Start SOURCE TEXT

Dheeraj Jadhav (born 16 September 1979), is an Indian cricketer who currently plays for Assam. He has represented Mumbai Champs in the Indian Cricket League and Maharashtra in domestic cricket. Although he used to bat in the middle order, he later became a stroke-playing opening batsman which produced immediate results. After good performances for India A, including a century in an India v India A game he was called up into the Test squad for the 4th Test vs Australia at Mumbai in 2004. After 52 First Class games, he has achieved an impressive average of 52 with a highest score of 260 not out.

In 2011, Dheeraj signed to play for Pune Warriors India in the 2011 Indian Premier League cricket tournament,

Dheeraj signed a contract to play cricket in England in 2008, 2009 & 2010 for Horwich R.M.I. Cricket Club in the Bolton Cricket League.

End SOURCE TEXT
Start PROVIDED ENTRIES

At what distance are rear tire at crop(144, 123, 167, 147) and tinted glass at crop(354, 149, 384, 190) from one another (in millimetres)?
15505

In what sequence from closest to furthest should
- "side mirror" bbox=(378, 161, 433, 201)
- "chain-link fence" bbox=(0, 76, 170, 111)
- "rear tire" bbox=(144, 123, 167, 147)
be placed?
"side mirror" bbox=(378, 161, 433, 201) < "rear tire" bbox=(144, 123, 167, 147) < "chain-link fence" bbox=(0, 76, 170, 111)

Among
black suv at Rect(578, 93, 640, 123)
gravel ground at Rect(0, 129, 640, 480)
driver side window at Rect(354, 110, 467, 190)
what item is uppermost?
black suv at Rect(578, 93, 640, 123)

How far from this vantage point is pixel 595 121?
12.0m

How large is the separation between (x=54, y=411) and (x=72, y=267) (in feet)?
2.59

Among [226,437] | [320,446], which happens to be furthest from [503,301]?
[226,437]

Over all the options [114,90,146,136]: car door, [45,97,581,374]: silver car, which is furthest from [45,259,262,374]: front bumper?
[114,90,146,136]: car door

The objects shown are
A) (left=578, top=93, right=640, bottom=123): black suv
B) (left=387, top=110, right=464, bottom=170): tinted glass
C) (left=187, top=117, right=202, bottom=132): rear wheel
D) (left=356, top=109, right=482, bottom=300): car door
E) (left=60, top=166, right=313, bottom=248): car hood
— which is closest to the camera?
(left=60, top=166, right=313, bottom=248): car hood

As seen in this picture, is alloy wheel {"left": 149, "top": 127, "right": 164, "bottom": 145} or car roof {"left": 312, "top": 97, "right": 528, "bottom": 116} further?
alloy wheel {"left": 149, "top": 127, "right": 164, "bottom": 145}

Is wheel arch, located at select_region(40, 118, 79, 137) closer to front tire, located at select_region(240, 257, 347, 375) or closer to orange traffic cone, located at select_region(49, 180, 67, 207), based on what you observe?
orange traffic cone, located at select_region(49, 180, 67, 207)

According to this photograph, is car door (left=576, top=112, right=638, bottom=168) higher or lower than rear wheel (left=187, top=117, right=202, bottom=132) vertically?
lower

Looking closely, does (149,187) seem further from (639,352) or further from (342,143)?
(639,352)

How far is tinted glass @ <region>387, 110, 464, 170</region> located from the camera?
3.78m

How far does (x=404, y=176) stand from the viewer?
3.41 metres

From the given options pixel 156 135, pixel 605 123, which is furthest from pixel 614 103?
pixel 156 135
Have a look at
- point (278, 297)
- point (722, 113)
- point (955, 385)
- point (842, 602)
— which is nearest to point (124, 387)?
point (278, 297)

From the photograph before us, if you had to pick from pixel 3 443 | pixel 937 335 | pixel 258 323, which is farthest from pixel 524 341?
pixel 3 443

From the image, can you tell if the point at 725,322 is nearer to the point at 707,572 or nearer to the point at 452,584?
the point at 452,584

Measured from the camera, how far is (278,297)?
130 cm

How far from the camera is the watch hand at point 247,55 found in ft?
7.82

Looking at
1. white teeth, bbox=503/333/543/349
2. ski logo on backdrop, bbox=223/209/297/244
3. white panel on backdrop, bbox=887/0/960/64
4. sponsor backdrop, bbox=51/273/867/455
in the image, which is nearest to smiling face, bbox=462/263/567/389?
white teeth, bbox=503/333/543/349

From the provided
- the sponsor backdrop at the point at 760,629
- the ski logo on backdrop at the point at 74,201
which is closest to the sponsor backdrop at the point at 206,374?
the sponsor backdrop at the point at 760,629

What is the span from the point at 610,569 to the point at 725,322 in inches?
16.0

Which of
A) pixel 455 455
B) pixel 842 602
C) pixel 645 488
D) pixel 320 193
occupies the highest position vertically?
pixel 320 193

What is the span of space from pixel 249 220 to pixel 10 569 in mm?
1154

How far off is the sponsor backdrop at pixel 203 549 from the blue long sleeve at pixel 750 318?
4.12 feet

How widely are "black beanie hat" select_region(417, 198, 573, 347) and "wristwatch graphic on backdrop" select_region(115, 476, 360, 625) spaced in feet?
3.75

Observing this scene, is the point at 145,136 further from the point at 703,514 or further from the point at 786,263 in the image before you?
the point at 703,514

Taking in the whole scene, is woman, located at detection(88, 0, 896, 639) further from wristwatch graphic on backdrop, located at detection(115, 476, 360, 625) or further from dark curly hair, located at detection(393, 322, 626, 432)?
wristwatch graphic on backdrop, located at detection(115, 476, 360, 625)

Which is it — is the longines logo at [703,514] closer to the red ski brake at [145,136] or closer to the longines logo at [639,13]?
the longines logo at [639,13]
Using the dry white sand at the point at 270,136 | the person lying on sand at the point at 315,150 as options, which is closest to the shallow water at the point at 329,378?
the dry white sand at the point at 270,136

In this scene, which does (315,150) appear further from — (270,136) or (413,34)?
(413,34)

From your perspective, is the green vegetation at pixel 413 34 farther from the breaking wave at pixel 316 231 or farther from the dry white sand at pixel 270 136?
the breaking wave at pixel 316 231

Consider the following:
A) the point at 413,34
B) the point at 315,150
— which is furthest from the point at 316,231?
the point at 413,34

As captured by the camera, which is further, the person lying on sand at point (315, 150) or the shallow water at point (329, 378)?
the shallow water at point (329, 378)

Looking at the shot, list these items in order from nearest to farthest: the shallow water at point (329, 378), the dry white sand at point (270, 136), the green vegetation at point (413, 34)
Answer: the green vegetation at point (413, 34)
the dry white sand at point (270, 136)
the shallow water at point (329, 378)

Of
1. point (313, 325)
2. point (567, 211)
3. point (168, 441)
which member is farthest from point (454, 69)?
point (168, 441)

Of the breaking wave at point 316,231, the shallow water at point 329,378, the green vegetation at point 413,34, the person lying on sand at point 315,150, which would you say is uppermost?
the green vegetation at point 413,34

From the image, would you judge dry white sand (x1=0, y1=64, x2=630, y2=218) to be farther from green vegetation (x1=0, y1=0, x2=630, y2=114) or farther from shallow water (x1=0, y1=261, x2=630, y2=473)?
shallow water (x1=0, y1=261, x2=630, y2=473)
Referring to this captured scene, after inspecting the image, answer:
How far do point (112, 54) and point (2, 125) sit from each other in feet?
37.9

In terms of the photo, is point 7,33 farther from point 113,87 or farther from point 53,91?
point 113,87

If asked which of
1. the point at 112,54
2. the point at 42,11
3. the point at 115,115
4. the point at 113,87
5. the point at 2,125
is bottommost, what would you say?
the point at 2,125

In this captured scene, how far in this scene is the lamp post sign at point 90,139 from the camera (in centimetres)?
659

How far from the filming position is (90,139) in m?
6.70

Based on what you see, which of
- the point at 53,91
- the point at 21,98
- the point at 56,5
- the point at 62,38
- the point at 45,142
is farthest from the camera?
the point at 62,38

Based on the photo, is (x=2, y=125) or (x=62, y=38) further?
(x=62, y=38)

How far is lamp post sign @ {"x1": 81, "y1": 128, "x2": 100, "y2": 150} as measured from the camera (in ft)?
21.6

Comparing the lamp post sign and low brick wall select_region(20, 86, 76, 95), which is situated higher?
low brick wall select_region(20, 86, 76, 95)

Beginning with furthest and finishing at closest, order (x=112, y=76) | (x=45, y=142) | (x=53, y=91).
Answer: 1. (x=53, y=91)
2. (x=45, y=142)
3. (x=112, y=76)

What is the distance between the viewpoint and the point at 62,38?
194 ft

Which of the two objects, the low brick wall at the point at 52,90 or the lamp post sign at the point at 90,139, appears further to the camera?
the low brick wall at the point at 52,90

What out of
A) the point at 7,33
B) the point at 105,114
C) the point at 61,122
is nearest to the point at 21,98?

End PROVIDED ENTRIES

STATED EXERCISE 1: Based on the Dheeraj Jadhav text, state whether each statement agrees with it. Answer yes or no, and quote the deciding words. (a) Jadhav currently plays for Assam. (b) Jadhav has always batted as an opener. (c) Jadhav's highest first-class score is 260 not out.
STATED EXERCISE 2: In the listing, rewrite the lines between the one holding "In what sequence" and the one holding "433, 201) <", inclusive, with "placed" changed to "arranged" and nothing else altered.

CORRECT RESULT 1:
(a) Yes: "currently plays for Assam."
(b) No: "Although he used to bat in the middle order, he later became a stroke-playing opening batsman"
(c) Yes: "with a highest score of 260 not out."

CORRECT RESULT 2:
In what sequence from closest to furthest should
- "side mirror" bbox=(378, 161, 433, 201)
- "chain-link fence" bbox=(0, 76, 170, 111)
- "rear tire" bbox=(144, 123, 167, 147)
be arranged?
"side mirror" bbox=(378, 161, 433, 201) < "rear tire" bbox=(144, 123, 167, 147) < "chain-link fence" bbox=(0, 76, 170, 111)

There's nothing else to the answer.